| Task 1 |
In the art journal post below, list each word the writer uses to describe how they get "about all kinds of stuff."
| Task 2 |
Please resume the art journal post below, starting right after its last sentence.

Saturday, 3 October 2015

CALM & SERENE ....?

 
I'd love to claim to be calm and serene, but those of you who've journeyed with me for some time will know that it just isn't true!  I get passionate, enthusiastic, angry and noisy about all kinds of stuff and I can't seem to be any other way. I DO however work hard at the "think before you speak" thing, but with varying degrees of success .....

This page began just laying down paint in shades of two colours I really like together.  I just use basic craft acrylics because I figure I'm going to throw a lot of other stuff on top, so the only thing I always do is gesso first.  It gives a really great surface on which paint can slide and flow - without it would just soak into the paper.
I was just floating around with no very clear idea of where I was going with this (which is nice and relaxing), so I got out the Posca paint pens and began doodling here and there.  The word "art" at the bottom was cut out from a colour copy of a previous journal page - I do like to re-use things sometimes, though I generally try to change it up a little in the process.
Another Posca marker but the black one this time - its the blackest pen I know, nothing else comes close, and I love how a sinuous black line can link elements together that started out being unconnected.
I found a little Mona Lisa in my stash of collage bits, which led to my adding another one and thinking about her famously serene face, and that's when I began to write on the page.  Very often this is how journalling works for me - its an organic process and one step leads to another, without my necessarily being able to say how I arrived at the end result.

| Information given |

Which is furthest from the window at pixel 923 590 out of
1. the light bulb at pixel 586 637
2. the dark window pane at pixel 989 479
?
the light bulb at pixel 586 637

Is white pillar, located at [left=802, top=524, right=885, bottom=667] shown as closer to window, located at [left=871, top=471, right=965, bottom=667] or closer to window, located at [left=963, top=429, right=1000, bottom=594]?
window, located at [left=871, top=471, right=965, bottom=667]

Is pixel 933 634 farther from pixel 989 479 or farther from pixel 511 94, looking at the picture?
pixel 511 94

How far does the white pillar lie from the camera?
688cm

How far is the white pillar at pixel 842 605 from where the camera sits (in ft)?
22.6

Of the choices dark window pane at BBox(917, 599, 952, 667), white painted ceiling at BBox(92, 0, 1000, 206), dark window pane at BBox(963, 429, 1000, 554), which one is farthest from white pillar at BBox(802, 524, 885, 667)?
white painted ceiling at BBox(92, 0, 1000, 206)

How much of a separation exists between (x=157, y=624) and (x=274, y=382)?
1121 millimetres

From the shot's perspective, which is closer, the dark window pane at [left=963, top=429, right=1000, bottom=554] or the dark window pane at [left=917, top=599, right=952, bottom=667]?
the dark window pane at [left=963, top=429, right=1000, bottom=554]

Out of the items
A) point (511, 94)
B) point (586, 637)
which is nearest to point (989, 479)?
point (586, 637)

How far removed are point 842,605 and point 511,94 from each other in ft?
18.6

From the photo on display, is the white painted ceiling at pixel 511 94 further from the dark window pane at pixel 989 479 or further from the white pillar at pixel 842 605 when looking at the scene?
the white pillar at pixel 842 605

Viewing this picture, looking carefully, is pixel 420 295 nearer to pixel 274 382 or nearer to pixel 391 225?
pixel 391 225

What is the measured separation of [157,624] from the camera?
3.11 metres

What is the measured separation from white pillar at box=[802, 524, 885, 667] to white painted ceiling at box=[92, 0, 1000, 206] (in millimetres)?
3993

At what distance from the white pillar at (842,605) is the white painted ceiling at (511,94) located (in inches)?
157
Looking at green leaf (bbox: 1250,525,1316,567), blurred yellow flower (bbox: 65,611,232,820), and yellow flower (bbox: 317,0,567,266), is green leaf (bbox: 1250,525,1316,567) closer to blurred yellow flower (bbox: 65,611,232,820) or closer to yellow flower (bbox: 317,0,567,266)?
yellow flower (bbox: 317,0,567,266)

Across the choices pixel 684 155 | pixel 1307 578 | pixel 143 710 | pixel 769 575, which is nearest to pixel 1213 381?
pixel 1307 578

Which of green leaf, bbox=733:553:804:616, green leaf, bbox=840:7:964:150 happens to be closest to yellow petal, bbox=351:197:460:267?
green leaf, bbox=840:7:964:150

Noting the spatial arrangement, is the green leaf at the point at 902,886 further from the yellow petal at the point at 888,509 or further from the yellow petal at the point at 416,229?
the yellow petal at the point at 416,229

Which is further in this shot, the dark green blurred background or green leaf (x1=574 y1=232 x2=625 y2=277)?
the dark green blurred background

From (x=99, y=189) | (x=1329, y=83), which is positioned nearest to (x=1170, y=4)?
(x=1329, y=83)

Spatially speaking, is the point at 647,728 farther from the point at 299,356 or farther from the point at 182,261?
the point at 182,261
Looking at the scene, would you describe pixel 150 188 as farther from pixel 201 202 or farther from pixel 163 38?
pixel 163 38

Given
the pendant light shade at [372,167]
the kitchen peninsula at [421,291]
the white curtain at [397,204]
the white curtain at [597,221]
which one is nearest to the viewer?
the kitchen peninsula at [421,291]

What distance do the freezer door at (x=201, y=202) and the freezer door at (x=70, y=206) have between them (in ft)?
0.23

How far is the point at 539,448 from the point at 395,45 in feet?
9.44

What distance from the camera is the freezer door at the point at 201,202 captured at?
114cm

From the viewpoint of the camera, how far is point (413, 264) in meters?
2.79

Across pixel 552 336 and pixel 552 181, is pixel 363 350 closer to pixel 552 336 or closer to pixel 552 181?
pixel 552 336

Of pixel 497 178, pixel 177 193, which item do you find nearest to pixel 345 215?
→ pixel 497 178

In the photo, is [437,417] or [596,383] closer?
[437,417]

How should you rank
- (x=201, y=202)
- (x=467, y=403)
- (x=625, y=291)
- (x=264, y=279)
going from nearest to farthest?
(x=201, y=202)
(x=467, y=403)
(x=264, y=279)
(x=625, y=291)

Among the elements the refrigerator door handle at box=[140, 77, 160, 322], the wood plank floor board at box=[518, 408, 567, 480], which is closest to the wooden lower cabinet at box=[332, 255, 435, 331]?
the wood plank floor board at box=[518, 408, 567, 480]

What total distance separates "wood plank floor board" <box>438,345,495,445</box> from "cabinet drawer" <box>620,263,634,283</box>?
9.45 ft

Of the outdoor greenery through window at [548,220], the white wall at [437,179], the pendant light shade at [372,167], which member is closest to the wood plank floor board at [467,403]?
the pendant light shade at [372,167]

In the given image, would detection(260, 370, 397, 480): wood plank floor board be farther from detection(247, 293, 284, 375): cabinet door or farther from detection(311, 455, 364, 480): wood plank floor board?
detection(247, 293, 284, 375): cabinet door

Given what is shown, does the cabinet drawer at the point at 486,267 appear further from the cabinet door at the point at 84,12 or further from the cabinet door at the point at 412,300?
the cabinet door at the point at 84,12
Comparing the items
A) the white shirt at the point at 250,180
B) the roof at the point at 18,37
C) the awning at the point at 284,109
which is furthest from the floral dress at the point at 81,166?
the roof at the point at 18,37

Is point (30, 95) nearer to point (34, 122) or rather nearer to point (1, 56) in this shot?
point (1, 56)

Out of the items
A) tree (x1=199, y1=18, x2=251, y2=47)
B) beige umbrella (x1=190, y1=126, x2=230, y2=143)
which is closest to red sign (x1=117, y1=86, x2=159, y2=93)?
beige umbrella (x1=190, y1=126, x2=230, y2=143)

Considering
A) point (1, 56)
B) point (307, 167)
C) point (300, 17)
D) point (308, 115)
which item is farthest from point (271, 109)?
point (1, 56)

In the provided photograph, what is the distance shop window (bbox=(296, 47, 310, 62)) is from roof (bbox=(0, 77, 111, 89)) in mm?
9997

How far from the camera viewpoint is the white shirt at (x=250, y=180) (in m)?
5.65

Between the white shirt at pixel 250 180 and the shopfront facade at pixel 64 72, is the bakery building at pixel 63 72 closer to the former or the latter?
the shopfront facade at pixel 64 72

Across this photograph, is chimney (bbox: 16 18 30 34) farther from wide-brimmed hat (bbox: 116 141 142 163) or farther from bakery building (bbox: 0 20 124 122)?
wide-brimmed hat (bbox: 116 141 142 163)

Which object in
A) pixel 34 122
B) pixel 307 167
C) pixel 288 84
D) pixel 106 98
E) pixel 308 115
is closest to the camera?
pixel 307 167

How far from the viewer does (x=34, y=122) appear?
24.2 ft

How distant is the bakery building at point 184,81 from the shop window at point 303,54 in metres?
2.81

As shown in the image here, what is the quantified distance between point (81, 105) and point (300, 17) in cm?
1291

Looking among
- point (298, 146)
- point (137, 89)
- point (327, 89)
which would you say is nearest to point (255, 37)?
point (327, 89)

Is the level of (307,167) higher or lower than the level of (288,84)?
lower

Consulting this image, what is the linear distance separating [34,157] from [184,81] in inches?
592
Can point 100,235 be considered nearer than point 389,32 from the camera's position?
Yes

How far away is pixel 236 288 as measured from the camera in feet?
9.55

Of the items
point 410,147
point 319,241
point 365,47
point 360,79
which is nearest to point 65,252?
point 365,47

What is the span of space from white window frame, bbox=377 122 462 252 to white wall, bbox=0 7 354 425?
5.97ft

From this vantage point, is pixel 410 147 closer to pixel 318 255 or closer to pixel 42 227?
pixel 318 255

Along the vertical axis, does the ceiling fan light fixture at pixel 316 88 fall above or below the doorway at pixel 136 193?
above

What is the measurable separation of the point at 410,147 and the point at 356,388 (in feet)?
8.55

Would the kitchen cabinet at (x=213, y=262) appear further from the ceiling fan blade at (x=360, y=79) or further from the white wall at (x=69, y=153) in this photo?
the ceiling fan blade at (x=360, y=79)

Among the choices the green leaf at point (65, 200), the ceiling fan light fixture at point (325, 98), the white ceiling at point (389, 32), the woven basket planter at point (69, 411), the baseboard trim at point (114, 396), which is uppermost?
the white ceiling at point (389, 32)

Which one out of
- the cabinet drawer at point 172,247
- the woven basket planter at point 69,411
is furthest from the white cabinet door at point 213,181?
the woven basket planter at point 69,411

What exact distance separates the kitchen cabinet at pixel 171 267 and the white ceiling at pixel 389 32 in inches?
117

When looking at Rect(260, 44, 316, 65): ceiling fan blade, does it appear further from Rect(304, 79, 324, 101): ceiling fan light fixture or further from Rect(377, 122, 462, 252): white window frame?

| Written response 1 |
passionate, enthusiastic, angry, noisy

| Written response 2 |
And you know me, I can never normally leave a page alone until I've doodled all over the place - sometimes afterwards I regret not allowing it to remain simple and uncluttered, but its just not how I seem to work.
Very often the pages I do which are very simple and unadorned reflect my saddest mood, when I can't find the necessary energy to doodle and decorate.  At least when I do you'll know that I was really enjoying going for masses of details, and not stuck in an empty place I couldn't escape from.

Himself goes back to the Big Doctor this coming week, when we will find out whether the next step for him is major surgery, or "just" chemotherapy.  Oh yes, and we're trying to get organised to move house in a month's time.  No pressure then - I guess its not surprising I'm not feeling particularly calm or serene!!

1 comment:

alexa said...

Sending warm thoughts to you both in the light of the coming week ... and if you'd been serene at this point, I might have wondered if you were really so - or in denial! The greatest changes seem to be jump-started by those who feel passionate and angry, born of a sense of injustice (a man who tipped over a few money-changers' tables in a temple comes to mind!), so perhaps serene persuasion is over-rated :).